▶ _What you will do_
a - Answer these questions using the text on AI training data below.
(i) To what does the text compare feeding AI models with the original content available on the internet?
(ii) What term does Microsoft use for the data its research on training models focuses on?
(iii) According to the text, why does synthetic data require a huge amount of post-processing?
b - From the text on AI training data below, list every action it says may have to be performed on data that isn't particularly machine-readable at the moment.

▶ _Reading text_
--- START ---

There are a lot of sensationalist headlines in the media surrounding AI, but there is a particular topic that probably needs to be shouted louder. AI needs training. And that training needs data—good data. And yet, while we continue to see new AI tools released almost daily, it feels like there’s very little fuel for the fire. Headline numbers speak for themselves; as good-quality data is restricted from being accessed by LLMs, we’re heading very quickly towards a bottleneck where fancy-looking AI tools just don’t deliver on what they promise.
D-Day Is Closer Than You Think
AI models are voracious. The exponential growth of the industry is far outpacing anything else we have ever seen in the Internet age. The amount of useful original content on the internet can’t keep up with the appetite that these large-scale foundational models have. It’s a bit like feeding a bodybuilder a Happy Meal every day and expecting them to feel satiated. We’re going to hit a wall soon.
I think you could argue we’ve already reached that point; if you look at most of the work that labs are now doing with AI, there is almost no focus on quantity. Only quality. The focus is shifting from simply accumulating massive datasets to extracting more value from the data we already have. Take Microsoft as one example; they have run their Phi series of models on an ethos of “We don’t care about scale of data. We care about the quality of data.” They’ve done a lot of research on training models—on what they call textbook quality data—and they have had phenomenal results with models that are probably one-hundredth of the scale of the state-of-the-art frontier models, just by really getting deep into the data quality.
As a side note, there is, of course, still untapped potential in existing data sources. There’s probably a lot of data out there in the world that isn’t particularly machine-readable at the moment, whether it’s just something that has to be processed and cleaned or codified.
Synthetic Data Is Perfect in the Lab, but Flawed in the Wild
As we exhaust high-quality open-source data, many are turning to synthetic data as a potential solution. Synthetic data is extremely powerful: it allows you to collect data that perfectly suits whatever your current objective is.
However, synthetic data requires careful curation and quality control. The main consideration, at least in my own experience, is that while it can be created relatively easily in some places, there’s still a huge amount of post-processing that has to be done to the data, because you’re trusting the outputs of an LLM. So you need to make sure you have filtering and quality evaluation mechanisms to ensure the data you’re outputting synthetically has the signal in it that you require to be able to train your models, and also reflect real-world applications.

--- END ---

(Items drawn from a data source)
--- START ---

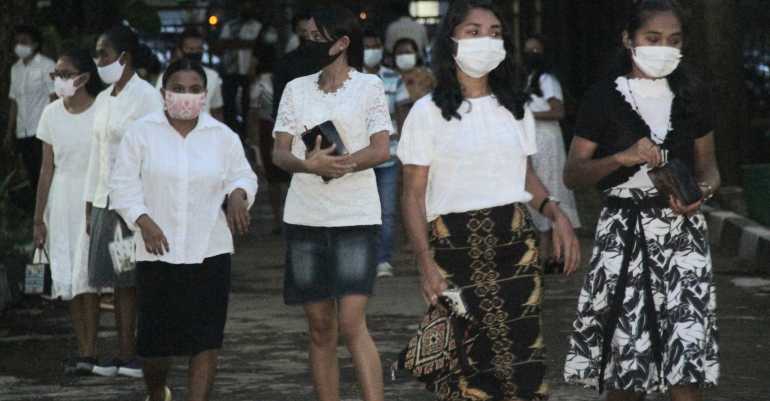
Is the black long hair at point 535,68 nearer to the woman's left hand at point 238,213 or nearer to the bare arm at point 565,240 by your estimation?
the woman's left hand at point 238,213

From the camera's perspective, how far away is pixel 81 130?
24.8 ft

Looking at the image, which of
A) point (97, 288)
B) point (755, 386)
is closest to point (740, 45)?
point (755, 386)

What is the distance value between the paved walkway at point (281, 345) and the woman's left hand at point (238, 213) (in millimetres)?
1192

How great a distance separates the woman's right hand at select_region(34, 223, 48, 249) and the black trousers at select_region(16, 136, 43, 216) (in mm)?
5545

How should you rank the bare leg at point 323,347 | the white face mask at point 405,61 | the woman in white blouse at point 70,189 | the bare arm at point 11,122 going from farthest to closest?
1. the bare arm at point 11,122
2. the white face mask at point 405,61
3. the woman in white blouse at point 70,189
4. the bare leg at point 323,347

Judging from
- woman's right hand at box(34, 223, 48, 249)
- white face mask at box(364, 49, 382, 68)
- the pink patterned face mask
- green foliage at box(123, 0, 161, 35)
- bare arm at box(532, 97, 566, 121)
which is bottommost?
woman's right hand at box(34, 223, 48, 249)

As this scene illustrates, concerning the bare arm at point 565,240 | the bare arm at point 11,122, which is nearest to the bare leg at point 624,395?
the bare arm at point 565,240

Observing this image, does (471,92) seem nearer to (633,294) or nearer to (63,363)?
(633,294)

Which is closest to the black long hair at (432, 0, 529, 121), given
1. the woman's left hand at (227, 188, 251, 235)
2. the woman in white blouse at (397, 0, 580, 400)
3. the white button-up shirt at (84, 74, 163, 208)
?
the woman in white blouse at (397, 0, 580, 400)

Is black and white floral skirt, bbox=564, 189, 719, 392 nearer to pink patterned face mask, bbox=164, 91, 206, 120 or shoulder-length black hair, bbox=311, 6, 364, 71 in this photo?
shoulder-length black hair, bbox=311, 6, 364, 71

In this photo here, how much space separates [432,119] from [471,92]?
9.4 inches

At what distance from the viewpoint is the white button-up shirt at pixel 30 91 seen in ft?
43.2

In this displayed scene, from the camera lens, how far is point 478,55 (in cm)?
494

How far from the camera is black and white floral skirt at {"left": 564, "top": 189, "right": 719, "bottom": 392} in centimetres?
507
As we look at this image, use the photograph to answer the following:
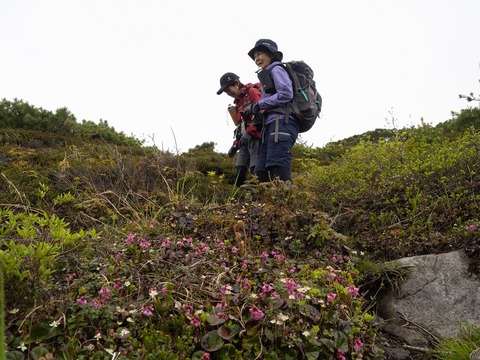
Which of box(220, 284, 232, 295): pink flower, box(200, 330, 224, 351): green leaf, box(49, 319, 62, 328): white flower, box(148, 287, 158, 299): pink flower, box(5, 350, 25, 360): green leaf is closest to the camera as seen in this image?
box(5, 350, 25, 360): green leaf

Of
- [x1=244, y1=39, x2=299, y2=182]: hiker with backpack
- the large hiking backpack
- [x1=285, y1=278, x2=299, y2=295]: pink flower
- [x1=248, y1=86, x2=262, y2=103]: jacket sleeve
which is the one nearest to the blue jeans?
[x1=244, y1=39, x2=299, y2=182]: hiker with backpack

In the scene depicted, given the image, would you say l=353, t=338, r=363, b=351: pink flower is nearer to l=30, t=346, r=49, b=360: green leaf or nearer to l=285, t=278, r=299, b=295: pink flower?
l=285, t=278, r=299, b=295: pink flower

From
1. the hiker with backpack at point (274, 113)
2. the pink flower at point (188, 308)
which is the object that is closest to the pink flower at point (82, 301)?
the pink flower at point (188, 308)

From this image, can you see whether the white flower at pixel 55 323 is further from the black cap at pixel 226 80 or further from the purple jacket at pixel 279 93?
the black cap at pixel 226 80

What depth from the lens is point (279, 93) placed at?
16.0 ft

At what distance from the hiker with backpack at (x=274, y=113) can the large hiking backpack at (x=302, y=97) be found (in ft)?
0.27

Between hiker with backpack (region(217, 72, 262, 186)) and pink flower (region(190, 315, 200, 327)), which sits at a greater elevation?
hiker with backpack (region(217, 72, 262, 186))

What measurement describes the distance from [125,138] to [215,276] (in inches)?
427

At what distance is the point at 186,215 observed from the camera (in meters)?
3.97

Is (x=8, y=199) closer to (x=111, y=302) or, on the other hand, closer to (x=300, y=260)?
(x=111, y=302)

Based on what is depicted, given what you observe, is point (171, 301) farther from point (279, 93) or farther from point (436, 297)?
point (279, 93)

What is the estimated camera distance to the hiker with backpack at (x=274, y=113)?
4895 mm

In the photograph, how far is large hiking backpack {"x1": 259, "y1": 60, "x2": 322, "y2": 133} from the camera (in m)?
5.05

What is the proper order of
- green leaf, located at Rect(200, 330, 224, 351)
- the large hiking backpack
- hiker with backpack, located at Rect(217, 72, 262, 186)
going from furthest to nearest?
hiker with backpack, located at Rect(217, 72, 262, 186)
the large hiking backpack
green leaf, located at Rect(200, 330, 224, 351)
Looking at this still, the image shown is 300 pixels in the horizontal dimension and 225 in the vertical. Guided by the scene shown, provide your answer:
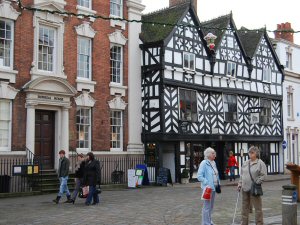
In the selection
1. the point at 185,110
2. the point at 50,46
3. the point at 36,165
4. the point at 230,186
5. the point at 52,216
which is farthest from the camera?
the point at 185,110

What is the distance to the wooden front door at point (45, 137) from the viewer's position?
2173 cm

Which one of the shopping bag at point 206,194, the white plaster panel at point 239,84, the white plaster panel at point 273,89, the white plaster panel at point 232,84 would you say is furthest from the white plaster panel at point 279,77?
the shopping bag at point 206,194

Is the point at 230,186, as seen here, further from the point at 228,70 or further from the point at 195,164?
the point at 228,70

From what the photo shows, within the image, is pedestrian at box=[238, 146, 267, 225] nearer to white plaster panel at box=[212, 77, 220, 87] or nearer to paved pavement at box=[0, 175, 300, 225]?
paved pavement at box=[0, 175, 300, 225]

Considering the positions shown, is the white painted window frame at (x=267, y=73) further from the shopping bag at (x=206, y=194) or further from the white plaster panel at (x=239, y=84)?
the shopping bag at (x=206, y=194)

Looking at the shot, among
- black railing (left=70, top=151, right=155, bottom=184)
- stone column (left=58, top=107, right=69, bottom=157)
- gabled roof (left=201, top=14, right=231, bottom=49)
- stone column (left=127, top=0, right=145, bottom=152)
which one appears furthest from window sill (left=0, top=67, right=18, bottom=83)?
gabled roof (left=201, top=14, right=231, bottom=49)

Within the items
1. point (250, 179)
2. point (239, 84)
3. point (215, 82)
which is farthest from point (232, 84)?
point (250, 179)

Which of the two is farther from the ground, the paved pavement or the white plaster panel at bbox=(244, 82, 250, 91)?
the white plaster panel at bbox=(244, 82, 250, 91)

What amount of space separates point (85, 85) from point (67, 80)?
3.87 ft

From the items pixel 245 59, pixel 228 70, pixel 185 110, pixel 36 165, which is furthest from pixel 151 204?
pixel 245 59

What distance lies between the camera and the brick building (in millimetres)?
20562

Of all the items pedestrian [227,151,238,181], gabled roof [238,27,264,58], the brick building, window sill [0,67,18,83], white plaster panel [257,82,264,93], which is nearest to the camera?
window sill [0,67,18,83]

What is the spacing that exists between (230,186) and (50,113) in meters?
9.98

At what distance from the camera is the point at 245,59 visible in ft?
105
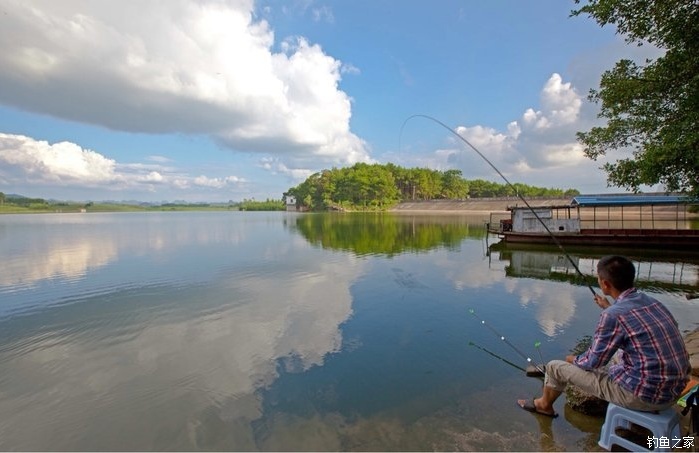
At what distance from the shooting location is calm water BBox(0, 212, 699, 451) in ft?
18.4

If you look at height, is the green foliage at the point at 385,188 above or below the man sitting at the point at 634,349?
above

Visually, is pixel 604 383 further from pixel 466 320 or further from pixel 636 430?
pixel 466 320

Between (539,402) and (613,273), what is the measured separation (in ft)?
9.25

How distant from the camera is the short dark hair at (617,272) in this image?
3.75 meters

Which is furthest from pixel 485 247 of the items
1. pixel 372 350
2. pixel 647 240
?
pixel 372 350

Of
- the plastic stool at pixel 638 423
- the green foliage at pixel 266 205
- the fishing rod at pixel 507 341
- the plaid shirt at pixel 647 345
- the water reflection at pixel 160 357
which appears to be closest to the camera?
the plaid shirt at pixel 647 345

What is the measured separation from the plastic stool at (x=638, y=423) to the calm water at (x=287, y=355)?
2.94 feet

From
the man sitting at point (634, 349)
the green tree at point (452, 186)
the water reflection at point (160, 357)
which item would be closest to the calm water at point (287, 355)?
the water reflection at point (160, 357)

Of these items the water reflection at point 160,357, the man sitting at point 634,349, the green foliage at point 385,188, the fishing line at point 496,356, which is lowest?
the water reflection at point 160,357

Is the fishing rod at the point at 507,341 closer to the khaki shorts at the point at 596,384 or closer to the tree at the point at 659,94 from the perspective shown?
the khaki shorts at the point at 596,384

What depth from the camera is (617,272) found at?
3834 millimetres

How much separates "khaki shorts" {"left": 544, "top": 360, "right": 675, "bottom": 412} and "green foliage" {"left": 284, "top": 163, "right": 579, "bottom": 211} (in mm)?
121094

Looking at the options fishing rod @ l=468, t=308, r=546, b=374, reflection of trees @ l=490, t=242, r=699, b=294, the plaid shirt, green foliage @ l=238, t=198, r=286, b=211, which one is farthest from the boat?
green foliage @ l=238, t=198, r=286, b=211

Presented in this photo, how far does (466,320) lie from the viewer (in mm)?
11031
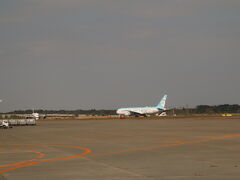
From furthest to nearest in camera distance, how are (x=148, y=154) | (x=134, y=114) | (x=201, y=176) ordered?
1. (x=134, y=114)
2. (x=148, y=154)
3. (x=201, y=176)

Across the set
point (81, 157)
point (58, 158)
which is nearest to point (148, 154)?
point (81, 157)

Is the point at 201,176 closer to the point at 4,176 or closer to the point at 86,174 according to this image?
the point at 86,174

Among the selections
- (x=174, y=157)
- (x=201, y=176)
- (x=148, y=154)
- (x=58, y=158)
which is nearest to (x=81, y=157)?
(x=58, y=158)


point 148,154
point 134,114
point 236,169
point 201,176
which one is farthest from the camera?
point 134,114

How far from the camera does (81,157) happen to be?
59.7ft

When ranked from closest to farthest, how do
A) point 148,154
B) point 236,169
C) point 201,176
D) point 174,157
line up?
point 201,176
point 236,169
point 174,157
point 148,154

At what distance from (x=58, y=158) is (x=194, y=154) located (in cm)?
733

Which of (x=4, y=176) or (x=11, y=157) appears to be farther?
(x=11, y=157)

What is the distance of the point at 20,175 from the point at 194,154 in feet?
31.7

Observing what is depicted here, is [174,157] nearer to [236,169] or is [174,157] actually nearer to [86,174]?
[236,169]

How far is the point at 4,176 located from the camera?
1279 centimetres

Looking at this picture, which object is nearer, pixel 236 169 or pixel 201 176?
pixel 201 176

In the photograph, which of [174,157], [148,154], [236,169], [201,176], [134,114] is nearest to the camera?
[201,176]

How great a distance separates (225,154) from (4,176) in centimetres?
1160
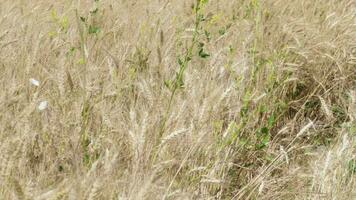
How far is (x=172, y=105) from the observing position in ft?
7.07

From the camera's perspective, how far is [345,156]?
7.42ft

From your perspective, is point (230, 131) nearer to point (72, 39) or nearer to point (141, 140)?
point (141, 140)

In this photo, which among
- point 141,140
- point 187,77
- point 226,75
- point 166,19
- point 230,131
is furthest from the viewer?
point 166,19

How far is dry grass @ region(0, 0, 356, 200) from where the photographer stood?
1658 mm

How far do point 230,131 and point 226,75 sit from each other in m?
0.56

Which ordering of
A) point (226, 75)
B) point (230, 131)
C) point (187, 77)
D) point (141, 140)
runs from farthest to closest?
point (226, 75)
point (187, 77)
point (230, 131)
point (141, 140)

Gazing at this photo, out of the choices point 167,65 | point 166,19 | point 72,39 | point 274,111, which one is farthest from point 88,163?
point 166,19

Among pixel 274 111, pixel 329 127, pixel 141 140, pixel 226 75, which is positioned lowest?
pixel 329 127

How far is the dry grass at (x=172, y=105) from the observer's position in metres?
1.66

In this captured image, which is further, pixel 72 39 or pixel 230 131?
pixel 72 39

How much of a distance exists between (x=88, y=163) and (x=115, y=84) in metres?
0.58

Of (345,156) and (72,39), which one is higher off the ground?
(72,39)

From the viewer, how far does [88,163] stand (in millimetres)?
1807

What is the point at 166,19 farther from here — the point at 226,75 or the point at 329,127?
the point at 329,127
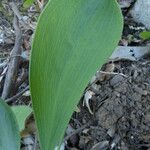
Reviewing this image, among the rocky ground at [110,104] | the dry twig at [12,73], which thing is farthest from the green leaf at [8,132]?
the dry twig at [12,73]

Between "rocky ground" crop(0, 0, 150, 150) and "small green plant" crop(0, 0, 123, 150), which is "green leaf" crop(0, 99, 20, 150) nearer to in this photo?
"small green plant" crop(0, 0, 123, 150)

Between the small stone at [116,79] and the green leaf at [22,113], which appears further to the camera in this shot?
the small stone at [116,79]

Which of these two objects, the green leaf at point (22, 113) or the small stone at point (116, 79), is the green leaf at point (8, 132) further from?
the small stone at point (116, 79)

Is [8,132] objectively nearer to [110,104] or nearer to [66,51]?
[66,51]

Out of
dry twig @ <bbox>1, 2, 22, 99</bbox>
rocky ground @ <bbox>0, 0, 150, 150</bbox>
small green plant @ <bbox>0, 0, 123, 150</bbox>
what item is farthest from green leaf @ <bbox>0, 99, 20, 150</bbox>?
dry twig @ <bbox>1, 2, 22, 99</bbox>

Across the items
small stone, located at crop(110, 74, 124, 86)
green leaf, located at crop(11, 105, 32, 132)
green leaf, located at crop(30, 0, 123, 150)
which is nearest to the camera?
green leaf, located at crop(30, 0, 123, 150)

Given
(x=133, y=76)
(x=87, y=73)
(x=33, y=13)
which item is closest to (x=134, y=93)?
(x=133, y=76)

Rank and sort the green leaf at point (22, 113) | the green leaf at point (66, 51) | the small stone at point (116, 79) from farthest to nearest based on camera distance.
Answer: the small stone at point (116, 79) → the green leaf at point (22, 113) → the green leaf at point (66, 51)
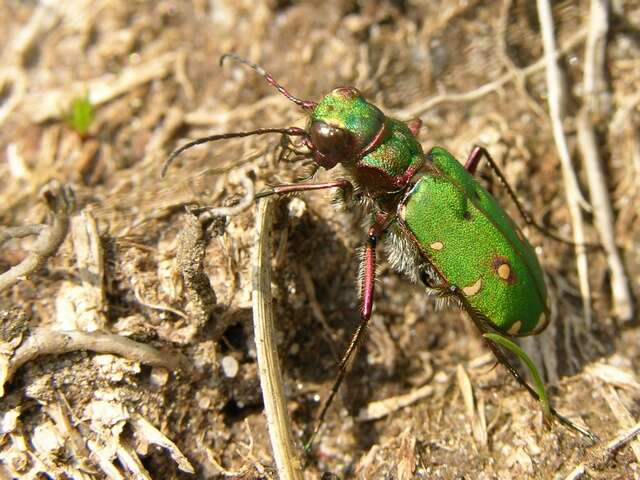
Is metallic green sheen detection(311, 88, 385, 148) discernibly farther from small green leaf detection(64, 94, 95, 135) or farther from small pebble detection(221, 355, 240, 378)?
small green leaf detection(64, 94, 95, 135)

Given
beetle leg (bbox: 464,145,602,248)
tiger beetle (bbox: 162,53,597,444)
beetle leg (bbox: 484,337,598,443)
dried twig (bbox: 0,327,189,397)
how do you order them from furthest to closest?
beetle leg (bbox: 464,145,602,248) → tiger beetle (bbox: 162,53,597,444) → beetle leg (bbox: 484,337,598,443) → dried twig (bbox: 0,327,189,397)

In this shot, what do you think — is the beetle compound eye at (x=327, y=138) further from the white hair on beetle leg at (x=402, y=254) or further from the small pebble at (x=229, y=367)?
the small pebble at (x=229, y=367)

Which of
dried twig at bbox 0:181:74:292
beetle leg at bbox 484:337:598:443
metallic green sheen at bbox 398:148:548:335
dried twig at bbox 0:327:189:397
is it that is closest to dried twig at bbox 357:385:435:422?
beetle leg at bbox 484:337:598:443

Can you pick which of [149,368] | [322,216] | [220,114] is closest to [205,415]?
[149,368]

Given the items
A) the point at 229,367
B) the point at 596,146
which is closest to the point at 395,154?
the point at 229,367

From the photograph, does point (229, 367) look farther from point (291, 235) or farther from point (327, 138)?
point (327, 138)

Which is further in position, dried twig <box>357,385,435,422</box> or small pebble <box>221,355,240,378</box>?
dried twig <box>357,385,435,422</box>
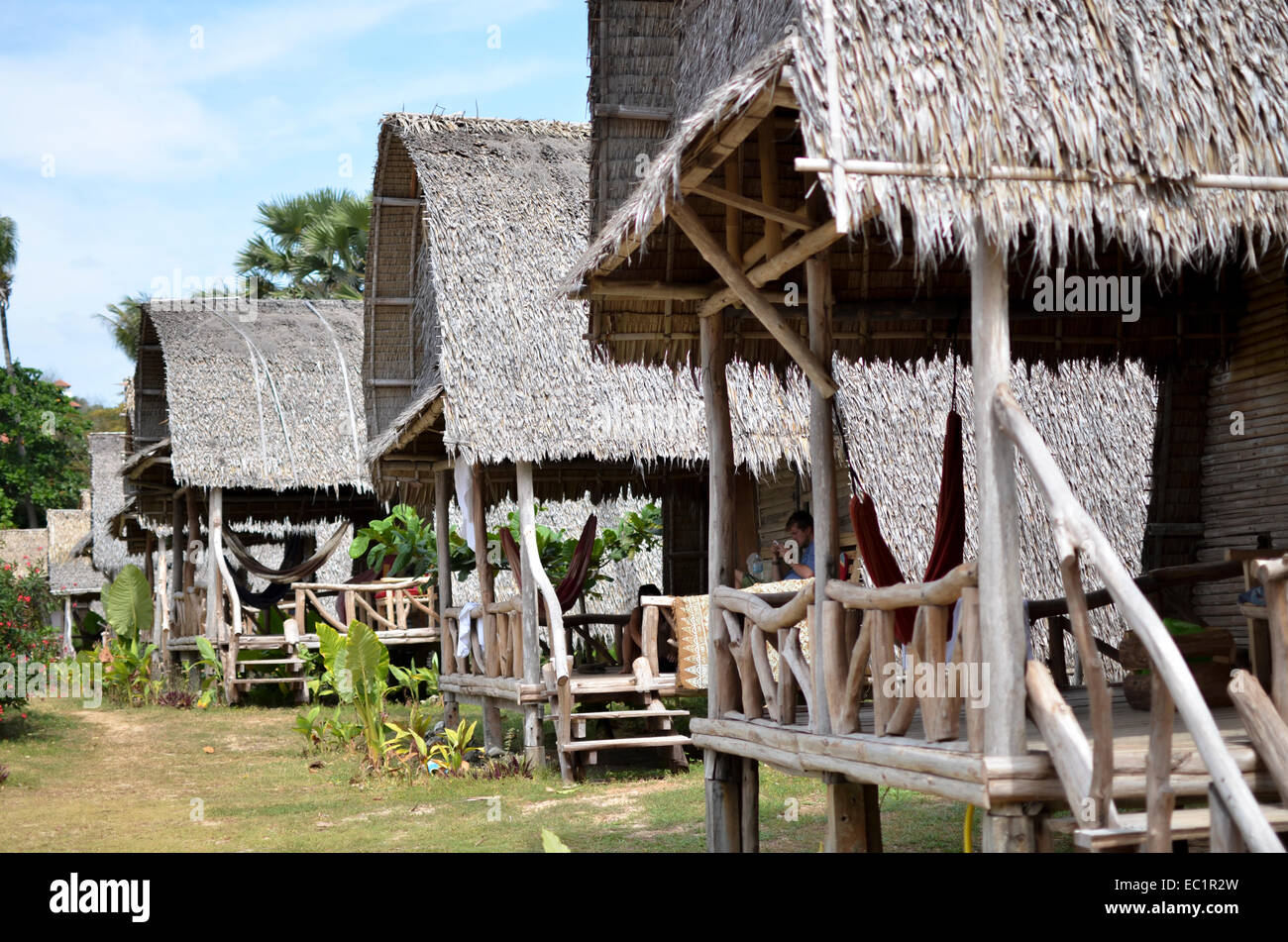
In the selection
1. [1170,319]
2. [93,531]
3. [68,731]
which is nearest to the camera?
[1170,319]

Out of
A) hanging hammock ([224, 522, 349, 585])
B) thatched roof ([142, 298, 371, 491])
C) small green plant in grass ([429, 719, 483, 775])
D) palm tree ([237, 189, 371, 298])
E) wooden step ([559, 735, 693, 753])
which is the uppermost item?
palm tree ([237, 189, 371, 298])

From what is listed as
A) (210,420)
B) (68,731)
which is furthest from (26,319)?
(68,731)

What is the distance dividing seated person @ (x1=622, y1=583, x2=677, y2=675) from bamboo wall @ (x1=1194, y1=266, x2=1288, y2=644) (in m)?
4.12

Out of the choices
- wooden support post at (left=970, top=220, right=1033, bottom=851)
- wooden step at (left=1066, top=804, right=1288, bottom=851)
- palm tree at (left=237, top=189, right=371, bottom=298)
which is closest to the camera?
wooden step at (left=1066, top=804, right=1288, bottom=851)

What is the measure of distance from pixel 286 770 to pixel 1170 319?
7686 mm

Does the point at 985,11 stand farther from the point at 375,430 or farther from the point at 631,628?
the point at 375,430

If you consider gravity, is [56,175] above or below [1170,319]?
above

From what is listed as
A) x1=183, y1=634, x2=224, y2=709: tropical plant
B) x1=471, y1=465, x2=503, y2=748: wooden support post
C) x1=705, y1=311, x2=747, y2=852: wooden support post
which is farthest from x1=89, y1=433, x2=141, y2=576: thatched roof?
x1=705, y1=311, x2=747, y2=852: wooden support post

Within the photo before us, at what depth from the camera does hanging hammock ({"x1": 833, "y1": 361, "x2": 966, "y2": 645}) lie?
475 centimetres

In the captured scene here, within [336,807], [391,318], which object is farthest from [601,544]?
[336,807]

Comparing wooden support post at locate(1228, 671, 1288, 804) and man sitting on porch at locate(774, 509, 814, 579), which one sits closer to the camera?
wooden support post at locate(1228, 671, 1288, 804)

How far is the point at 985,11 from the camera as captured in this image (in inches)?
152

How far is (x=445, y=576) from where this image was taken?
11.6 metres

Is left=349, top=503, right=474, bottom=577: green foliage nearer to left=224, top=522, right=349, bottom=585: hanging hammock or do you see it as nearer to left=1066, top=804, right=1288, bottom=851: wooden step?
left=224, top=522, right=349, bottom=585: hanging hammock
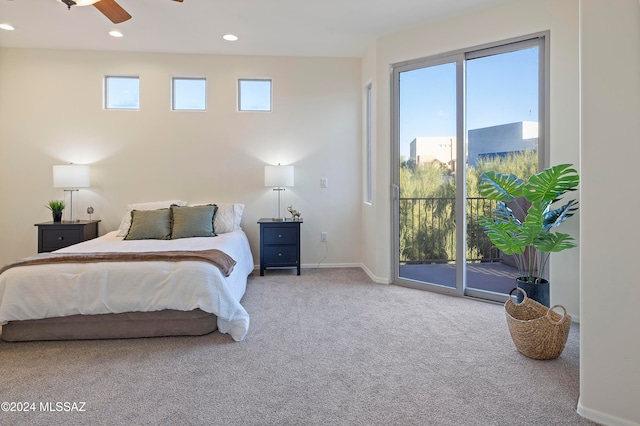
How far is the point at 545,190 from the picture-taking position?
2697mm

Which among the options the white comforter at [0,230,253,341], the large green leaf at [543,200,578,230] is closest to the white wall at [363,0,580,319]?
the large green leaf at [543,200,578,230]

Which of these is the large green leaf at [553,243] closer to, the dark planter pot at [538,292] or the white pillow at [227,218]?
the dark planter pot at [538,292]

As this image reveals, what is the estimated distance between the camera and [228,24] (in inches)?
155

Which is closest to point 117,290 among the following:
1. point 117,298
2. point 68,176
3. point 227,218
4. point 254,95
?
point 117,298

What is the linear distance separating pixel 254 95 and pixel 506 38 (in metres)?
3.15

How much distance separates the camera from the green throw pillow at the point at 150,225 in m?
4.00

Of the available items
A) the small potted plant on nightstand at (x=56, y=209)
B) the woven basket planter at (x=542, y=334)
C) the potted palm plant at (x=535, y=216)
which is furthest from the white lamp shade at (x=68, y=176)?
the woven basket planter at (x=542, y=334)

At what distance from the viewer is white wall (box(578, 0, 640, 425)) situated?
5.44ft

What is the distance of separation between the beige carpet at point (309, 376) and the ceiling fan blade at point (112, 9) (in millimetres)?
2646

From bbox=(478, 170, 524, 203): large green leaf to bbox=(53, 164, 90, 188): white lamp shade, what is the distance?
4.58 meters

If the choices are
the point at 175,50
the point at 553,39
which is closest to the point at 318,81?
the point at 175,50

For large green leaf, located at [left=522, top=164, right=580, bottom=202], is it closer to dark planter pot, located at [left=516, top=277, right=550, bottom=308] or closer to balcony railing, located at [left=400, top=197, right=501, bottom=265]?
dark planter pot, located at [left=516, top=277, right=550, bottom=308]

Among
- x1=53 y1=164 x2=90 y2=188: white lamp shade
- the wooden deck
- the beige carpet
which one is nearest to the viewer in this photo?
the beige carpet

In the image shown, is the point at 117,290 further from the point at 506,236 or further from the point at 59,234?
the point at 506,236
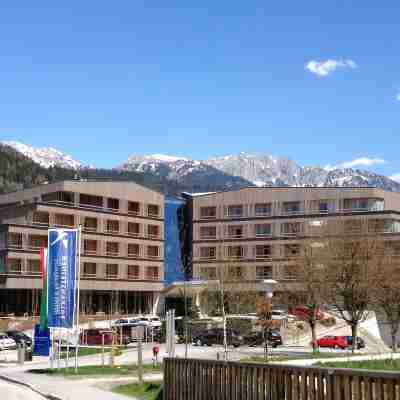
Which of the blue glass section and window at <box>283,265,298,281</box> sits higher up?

--- END ---

▶ _Written responses_
a -
(i) Feeding a bodybuilder a Happy Meal every day and expecting them to feel satiated.
(ii) Textbook quality data.
(iii) Because you're trusting the outputs of an LLM.

b -
Processed
Cleaned
Codified